**Directions for this task:**
Return, character for character, the lines from the one bearing "What is the" through the end of the material. Omit everything before that line.
— Start of Data for this exercise —
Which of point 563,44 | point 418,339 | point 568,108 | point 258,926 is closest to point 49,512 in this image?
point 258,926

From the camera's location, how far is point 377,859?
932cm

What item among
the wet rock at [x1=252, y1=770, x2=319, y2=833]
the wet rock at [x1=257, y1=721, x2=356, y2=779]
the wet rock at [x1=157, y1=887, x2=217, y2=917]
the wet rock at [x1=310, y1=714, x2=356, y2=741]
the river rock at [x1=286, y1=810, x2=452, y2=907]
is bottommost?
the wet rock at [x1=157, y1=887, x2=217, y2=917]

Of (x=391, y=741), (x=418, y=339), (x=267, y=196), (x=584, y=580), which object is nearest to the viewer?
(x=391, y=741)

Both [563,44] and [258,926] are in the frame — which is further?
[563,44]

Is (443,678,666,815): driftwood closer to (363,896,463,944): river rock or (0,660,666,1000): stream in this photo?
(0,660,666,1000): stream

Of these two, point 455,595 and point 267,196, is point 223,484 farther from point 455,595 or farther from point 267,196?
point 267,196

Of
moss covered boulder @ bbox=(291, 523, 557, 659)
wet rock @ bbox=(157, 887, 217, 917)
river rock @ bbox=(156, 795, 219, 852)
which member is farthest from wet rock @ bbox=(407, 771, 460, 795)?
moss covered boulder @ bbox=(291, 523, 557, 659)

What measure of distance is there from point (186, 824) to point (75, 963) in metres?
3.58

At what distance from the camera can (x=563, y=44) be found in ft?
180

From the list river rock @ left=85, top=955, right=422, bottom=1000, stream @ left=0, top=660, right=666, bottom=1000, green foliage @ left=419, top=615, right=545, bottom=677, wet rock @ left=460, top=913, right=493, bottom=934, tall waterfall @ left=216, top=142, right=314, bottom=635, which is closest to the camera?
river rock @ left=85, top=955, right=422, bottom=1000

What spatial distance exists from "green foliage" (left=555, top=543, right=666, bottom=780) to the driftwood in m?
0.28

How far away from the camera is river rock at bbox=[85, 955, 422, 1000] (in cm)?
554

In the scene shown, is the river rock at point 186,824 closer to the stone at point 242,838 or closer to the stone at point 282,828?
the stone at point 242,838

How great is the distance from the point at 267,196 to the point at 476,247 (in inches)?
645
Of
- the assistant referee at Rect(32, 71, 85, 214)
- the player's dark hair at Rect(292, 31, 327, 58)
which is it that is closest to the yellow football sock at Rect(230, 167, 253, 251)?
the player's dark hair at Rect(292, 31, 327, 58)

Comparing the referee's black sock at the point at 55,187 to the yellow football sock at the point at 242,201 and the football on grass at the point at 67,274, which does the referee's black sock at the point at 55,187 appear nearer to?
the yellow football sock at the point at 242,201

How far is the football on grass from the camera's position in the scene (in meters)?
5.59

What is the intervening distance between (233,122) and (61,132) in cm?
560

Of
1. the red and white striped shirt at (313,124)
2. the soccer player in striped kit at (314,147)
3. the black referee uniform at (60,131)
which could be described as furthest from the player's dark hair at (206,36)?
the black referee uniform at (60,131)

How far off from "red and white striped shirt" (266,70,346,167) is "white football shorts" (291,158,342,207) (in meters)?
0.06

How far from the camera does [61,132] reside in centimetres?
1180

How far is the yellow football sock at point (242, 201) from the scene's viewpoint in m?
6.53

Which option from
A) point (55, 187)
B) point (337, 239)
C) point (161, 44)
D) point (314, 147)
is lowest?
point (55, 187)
— End of Data for this exercise —
**Answer below:**
What is the intervening distance between (233,122) and (61,132) in cm?
560

Of
1. the red and white striped shirt at (313,124)
2. the soccer player in striped kit at (314,147)
3. the black referee uniform at (60,131)
which could be described as furthest from the player's dark hair at (206,36)?
the black referee uniform at (60,131)

How far off from "red and white striped shirt" (266,70,346,167) is "white football shorts" (291,158,342,207) (in meters)?
0.06

How far from the camera does [61,132] reside in centimetres?
1180

How far is the yellow football sock at point (242, 201) from the scene's viewpoint in m?
6.53

Which option from
A) point (55, 187)
B) point (337, 239)
C) point (161, 44)
D) point (314, 147)
is lowest?
point (55, 187)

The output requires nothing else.